Fig. 6: Crystal orientation-dependent corrosion.
figure 6

a Evolution of a pit in steel with a crystal-orientation dependence using a one-order parameter for all crystal orientations64. b MPF model simulations of crystal orientation-dependent corrosion in which each orientation is expressed by one order parameter80. a is reproduced with permission from ref. 64, published by Elsevier in 2016. b is reproduced with permission from ref. 80, published by nature springer in 2019.

Corrosion in metal matrix composites: Ceramic particles, such as TiB2 and TiC, are usually embedded in steel to increase the wear resistance, strength and stiffness. Although these particles have very little effect on pitting corrosion in the absence of mechanical loading, the effect becomes non-negligible when the material undergoes SCC. In publications on the PF approach, Mai et al. 64 and Ansari et al. 67 used case studies to demonstrate that pitting corrosion had very little effect on the corrosion rate in ceramic particle-reinforced steel. However, these authors discussed the possibility of accelerated corrosion at the ceramic particle–metal interface due to increased local stress under the condition of external loading. In a later study on SCC, Mai and Soghrati98 investigated this effect in the presence of external loading. Figure 7a, b show higher corrosion rates of the metal along the interface with the ceramic particles due to increased local stress at the interface. Recently, Lin et al. 100 investigated the effect of variable yield strengths of ceramic particles and fibers on the corrosion rate and found that metals embedded with softer particles (i.e., lower yield strength) had higher corrosion rates, whereas those embedded with stiffer particles showed more corrosion resistance under constant loading, as shown in Fig. 7c.

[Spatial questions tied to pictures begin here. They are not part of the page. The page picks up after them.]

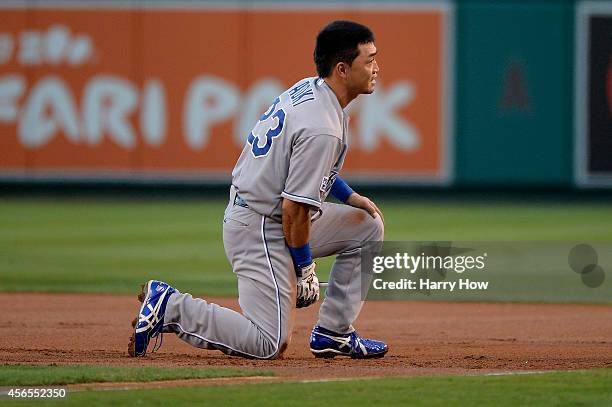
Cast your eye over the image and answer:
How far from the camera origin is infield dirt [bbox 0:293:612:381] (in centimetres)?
585

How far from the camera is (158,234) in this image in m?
13.8

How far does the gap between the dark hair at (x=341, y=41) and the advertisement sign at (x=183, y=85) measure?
1294 centimetres

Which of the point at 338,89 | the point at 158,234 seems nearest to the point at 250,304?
the point at 338,89

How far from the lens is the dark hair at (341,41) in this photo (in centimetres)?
583

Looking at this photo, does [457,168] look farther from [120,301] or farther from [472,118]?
[120,301]

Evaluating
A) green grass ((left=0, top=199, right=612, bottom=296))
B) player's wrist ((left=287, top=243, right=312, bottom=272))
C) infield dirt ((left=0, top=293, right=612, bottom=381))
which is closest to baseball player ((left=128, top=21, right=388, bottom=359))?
player's wrist ((left=287, top=243, right=312, bottom=272))

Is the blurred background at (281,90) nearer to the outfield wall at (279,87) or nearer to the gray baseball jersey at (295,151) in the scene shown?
the outfield wall at (279,87)

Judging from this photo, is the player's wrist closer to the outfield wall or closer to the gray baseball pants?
the gray baseball pants

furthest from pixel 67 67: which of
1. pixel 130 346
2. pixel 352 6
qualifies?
pixel 130 346

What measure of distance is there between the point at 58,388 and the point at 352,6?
14.6 m

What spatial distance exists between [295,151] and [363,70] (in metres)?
0.52

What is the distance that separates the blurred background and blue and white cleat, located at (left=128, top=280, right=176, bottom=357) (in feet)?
39.4

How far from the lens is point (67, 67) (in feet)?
63.6

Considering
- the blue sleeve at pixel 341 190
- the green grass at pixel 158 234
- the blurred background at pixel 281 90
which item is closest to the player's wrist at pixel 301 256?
the blue sleeve at pixel 341 190
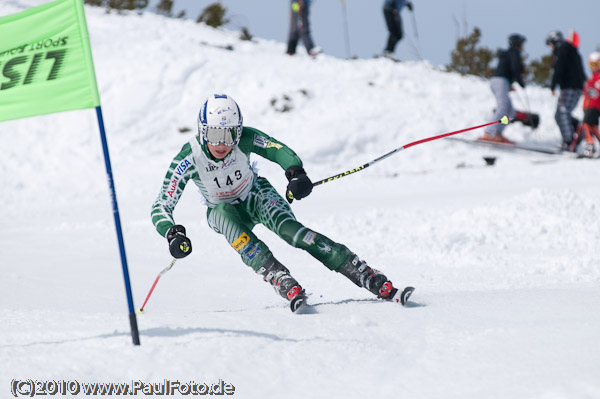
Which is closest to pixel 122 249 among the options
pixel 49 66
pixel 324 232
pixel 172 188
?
pixel 49 66

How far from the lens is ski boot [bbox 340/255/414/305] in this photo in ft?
14.6

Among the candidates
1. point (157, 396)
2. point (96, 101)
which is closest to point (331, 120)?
point (96, 101)

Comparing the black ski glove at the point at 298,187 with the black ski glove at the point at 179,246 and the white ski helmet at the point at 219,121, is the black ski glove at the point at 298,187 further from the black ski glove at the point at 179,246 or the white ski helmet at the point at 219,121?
the black ski glove at the point at 179,246

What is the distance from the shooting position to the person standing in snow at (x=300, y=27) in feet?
51.4

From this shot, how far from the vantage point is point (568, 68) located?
1212 cm

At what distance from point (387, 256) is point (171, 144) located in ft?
26.0

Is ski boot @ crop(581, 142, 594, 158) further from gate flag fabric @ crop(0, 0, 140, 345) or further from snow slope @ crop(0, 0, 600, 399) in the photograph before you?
gate flag fabric @ crop(0, 0, 140, 345)

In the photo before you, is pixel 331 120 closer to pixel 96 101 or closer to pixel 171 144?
pixel 171 144

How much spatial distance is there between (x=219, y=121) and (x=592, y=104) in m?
8.82

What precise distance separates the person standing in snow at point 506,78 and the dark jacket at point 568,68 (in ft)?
2.11

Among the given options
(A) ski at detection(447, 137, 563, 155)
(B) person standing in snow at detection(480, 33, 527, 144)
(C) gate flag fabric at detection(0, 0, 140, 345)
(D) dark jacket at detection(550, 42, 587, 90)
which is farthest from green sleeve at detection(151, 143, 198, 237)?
(D) dark jacket at detection(550, 42, 587, 90)

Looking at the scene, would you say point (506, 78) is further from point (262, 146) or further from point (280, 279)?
point (280, 279)

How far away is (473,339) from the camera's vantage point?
333 centimetres

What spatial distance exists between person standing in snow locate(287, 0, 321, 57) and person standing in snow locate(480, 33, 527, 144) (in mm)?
5060
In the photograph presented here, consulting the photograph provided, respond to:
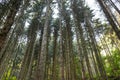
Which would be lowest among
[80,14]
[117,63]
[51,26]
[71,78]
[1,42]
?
[117,63]

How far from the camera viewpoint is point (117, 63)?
2016cm

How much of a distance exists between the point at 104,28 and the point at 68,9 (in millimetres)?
6872

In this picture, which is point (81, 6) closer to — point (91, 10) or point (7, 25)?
point (91, 10)

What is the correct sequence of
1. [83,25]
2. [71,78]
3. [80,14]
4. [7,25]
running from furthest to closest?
1. [83,25]
2. [80,14]
3. [71,78]
4. [7,25]

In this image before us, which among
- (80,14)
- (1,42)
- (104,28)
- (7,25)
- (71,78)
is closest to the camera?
(1,42)

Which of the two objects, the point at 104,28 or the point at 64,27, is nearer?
the point at 64,27

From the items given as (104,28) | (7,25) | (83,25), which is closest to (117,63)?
(104,28)

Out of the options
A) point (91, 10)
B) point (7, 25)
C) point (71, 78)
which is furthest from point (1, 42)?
point (91, 10)

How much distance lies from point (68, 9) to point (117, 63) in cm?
1079

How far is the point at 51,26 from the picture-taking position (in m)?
19.8

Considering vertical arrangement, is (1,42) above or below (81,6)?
above

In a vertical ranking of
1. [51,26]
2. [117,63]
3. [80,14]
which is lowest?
[117,63]

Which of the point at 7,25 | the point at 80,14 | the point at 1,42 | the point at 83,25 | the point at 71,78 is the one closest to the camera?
the point at 1,42

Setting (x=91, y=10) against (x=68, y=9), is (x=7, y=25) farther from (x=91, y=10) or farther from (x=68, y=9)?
(x=91, y=10)
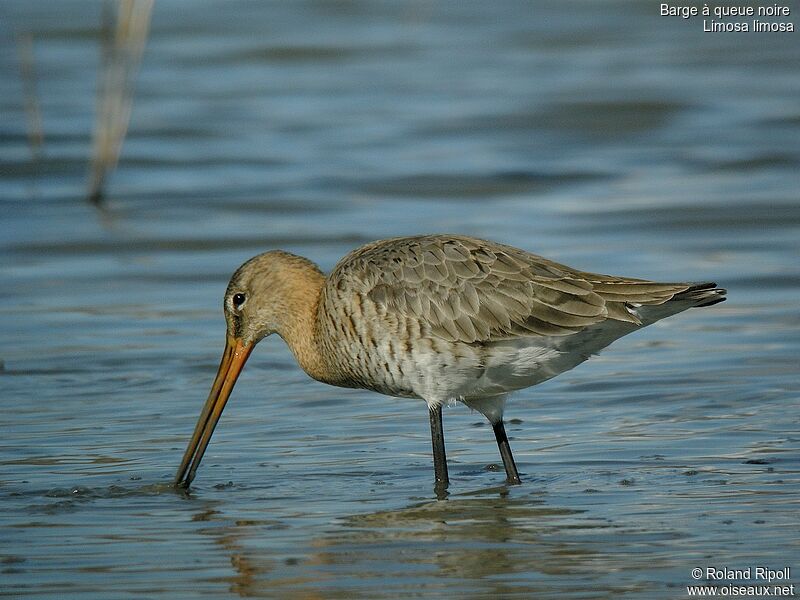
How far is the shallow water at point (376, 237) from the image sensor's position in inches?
205

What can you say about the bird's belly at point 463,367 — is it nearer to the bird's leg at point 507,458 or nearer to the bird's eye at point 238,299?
the bird's leg at point 507,458

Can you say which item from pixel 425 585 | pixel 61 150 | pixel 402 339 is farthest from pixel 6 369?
pixel 61 150

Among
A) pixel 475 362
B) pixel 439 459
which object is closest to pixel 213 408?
pixel 439 459

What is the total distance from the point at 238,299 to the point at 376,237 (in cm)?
410

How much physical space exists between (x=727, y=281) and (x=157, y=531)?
5120 millimetres

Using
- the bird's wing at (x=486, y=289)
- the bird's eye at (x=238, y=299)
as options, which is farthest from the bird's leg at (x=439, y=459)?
the bird's eye at (x=238, y=299)

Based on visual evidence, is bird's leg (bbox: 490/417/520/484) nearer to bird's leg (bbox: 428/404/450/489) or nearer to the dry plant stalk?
bird's leg (bbox: 428/404/450/489)

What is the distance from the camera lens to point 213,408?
259 inches

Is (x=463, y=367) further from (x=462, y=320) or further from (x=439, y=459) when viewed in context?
(x=439, y=459)

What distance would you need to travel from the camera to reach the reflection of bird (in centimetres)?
600

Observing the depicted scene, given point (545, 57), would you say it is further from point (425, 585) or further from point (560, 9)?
point (425, 585)

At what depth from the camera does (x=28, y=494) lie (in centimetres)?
588

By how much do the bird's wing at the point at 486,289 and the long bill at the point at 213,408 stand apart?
2.24 feet

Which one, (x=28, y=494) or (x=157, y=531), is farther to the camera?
(x=28, y=494)
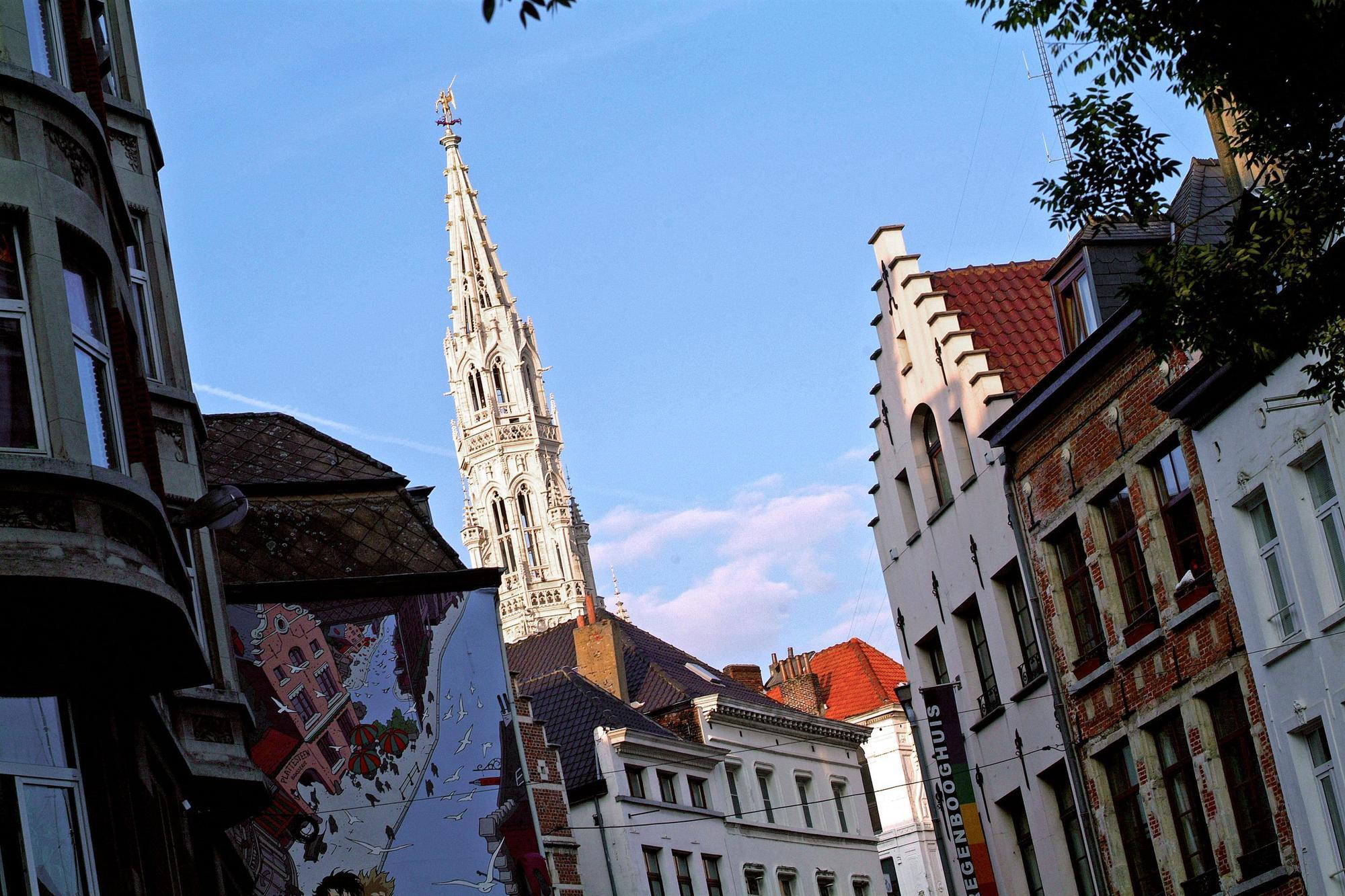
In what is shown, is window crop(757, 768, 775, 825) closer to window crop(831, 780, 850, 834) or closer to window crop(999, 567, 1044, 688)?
window crop(831, 780, 850, 834)

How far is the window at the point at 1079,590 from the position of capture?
29.6 meters

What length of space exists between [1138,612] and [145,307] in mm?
14341

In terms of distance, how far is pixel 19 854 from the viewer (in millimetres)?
14391

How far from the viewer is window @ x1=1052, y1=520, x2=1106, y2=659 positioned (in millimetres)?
29578

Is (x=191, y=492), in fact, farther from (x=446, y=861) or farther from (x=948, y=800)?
(x=446, y=861)

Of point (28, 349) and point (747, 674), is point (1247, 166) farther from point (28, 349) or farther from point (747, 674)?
point (747, 674)

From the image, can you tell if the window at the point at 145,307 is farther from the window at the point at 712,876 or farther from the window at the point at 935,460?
the window at the point at 712,876

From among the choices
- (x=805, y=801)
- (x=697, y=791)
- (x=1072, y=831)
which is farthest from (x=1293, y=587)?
(x=805, y=801)

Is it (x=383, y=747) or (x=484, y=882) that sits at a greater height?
(x=383, y=747)

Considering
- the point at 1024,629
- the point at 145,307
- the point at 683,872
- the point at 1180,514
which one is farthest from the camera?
the point at 683,872

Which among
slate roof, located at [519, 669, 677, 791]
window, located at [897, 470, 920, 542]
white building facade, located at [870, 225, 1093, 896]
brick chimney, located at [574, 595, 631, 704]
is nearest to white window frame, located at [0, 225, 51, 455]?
white building facade, located at [870, 225, 1093, 896]

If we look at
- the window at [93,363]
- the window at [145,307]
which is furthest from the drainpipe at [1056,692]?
the window at [93,363]

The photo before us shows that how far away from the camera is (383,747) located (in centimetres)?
4066

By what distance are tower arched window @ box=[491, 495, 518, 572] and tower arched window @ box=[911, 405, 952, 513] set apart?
123 m
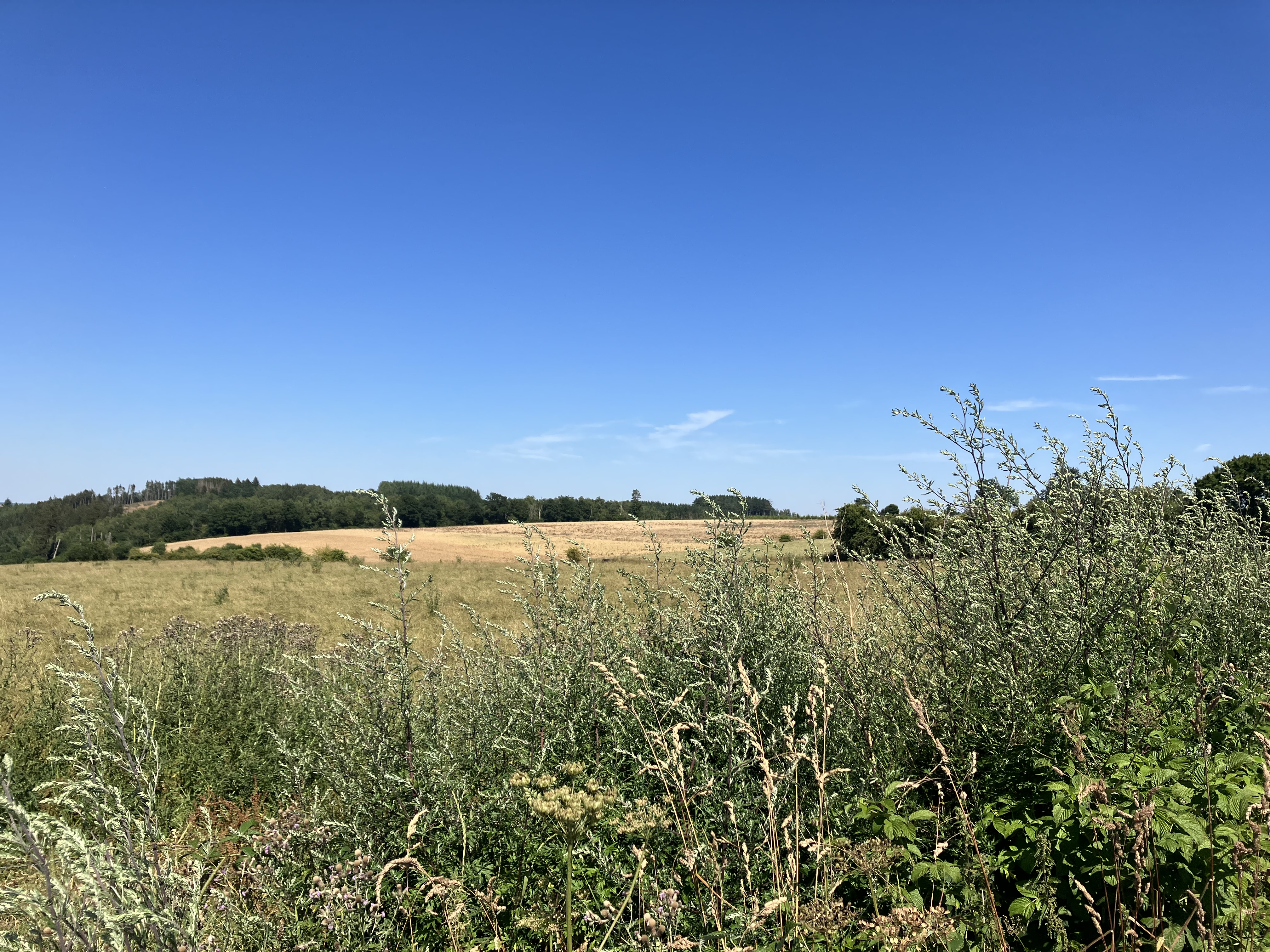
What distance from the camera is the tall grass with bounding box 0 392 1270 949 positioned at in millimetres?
1918

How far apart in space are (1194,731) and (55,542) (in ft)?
330

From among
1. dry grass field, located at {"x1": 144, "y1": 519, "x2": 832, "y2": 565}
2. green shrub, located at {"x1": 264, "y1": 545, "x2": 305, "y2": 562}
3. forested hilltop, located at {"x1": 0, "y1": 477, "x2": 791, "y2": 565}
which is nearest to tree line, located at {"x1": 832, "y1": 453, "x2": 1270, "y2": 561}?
dry grass field, located at {"x1": 144, "y1": 519, "x2": 832, "y2": 565}

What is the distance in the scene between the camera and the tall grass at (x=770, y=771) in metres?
1.92

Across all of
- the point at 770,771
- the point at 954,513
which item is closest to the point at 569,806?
the point at 770,771

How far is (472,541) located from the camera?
5362 centimetres

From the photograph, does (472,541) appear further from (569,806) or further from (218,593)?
(569,806)

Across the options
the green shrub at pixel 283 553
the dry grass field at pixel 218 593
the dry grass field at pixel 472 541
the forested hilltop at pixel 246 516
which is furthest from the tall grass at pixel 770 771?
the forested hilltop at pixel 246 516

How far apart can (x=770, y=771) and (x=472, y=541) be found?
53.5 meters

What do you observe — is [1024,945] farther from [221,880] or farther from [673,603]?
[673,603]

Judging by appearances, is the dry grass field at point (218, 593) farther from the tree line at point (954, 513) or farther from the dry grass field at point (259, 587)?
the tree line at point (954, 513)

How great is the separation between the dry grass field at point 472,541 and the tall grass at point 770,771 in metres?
26.8

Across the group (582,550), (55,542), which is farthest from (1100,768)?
(55,542)

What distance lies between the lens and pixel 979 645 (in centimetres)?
330

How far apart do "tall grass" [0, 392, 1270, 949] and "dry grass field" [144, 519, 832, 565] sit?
88.0 ft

Fig. 7: Ceramic-particle reinforced steel.
figure 7

a Evolution of a pit in ceramic-particle reinforced steel in the presence of mechanical loading98. b, c The corrosion losses for ceramic particles with different Young’s modulus values (Ec)100. a is reproduced with permission from ref. 98, published by Elsevier in 2017. b, c are reproduced with permission from ref. 100, published by Elsevier in 2019.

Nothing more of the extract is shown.